My vision is of a more community-oriented and family-oriented society, where people rarely go to work in huge factories or huge office towers, where we work mostly at home and in the community around us. As abundance produced by automation increases, the demand for personal services will increase, and so we will want to, and be able to, spend most of our time at home or in the community to receive and deliver these human services. It is an exciting vision, the opposite of the dystopian world that the first industrial revolution created.
What’s important now is to embrace a paradigm shift in the idea of a “job”: not something someone gives you, but an opportunity to serve others. When we embrace this shift in thinking, a whole world of opportunity opens up and worries about machines replacing humans fades away.
The same applies to the word “income.” Income is not something someone has to give you, but something you earn through service. Forget the idea of a guaranteed income provided by government. Nothing is less needed.
For those with an entrepreneurial bent, this world of personal services opens countless business opportunities. Every conceivable service (see the list above) can be (and is already) provided by a business that specializes in that service area and provides a trained and professionally managed lineup of individuals and teams to provide the service. Personal trainers work either by themselves or for gyms and health studios, clinics and stores. There will be a great many more service businesses of every kind, providing every manner of service. Starting a business large or small will be easier than ever. This will be facilitated by automation, which enables the organization of franchises and network marketing organizations, where service providers don’t have to invent a new business idea, but only execute an existing idea well. The opportunities are already endless and growing.
Transition to a personal-services economy: As many have pointed out, the transition to the personal-services economy described above will be difficult for those whose jobs are automated-away. This transition will be on-going and continuous for the foreseeable future; we can’t wish it away. So it becomes the responsibility of those of us pushing innovation forward to address the transition. How we do this is an opportunity for innovation as well. Any permanent government-provided basic income program is an old-school solution that does not represent the best we can do, and will only delay the kind of paradigm shift that is needed by individuals and companies in a personal-services economy.
So, is automation killing jobs?
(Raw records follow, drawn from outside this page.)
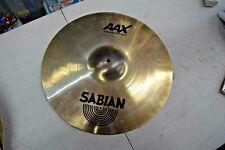 """Sabian Aax X-Plosion 19"""" Crash Cymbal"""
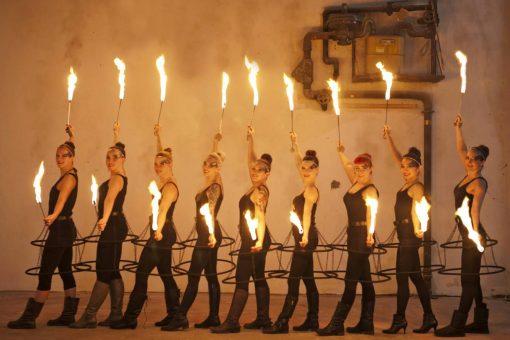 UK Fire Group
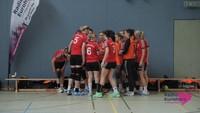 Handballevent02.JPG
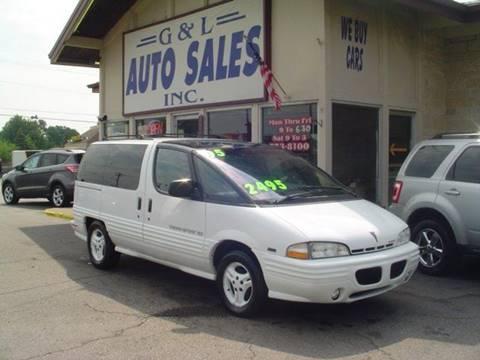 1995 Pontiac Trans Sport for sale in Roseville, MI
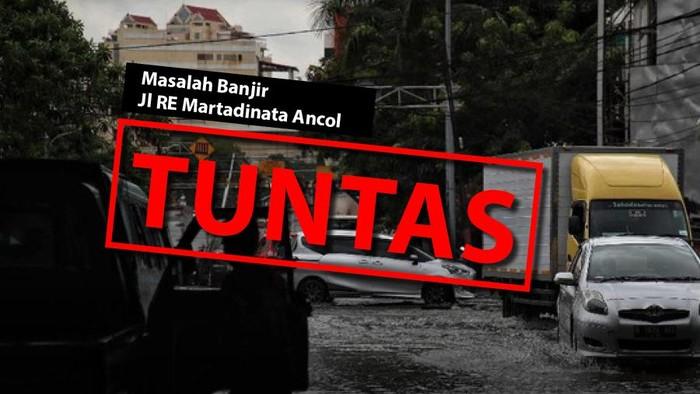Masalah banjir Jl RE Martadinata Tuntas.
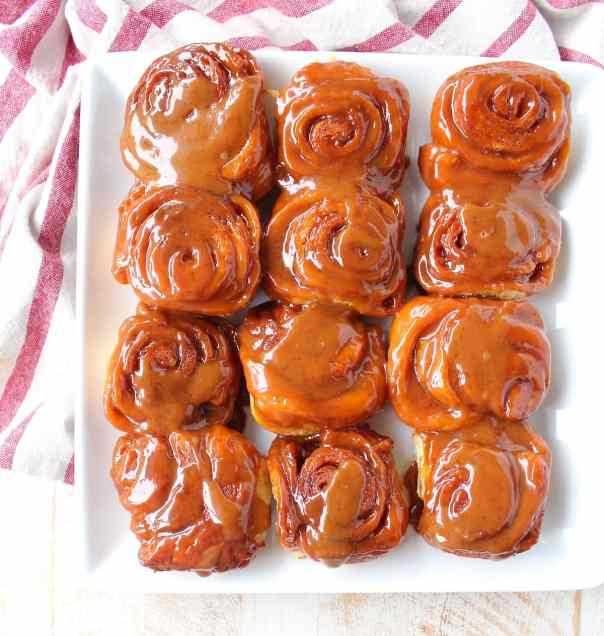 Salted Caramel Cinnamon Rolls
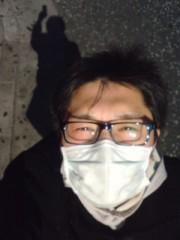 宇都宮快斗 公式ブログ/新しい朝がきた〜 画像1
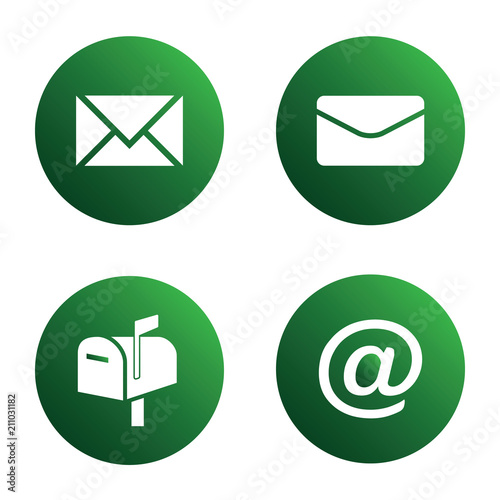 Vector Icon Set Green Mail Icons Envelopes Mailbox Mail Symbol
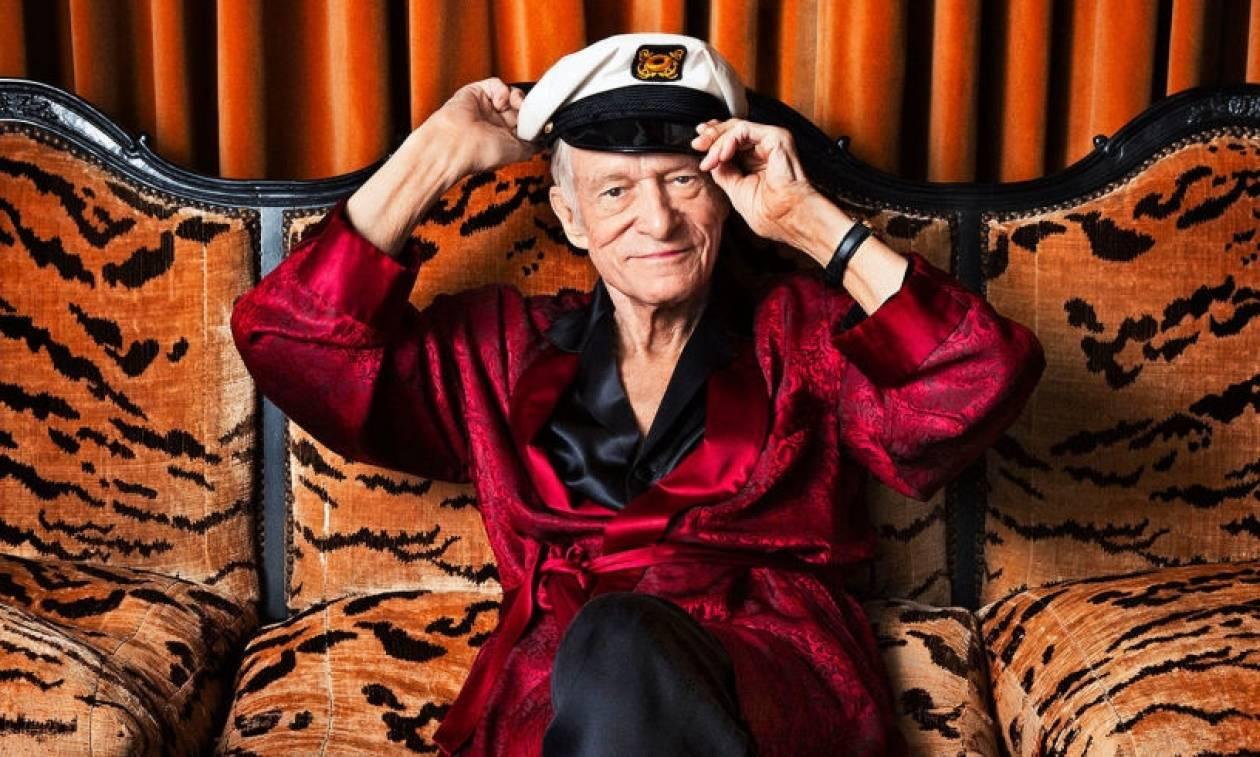 Πέθανε ο ιδρυτής του Playboy Χιου Χέφνερ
I say no but what do you think?
Rather than worry about your job or your income, rather than worry about being left behind, look for ways you can support yourself by providing needed and wanted services to others – to your household, your neighborhood, your community, your church and businesses, to organizations and government at all levels. Stop complaining; start observing, creating and serving.
Stop looking to government programs to fix the future. It’s up to us to determine what the future holds. This is a paradigm shift and we can make it great or succumb to the fear.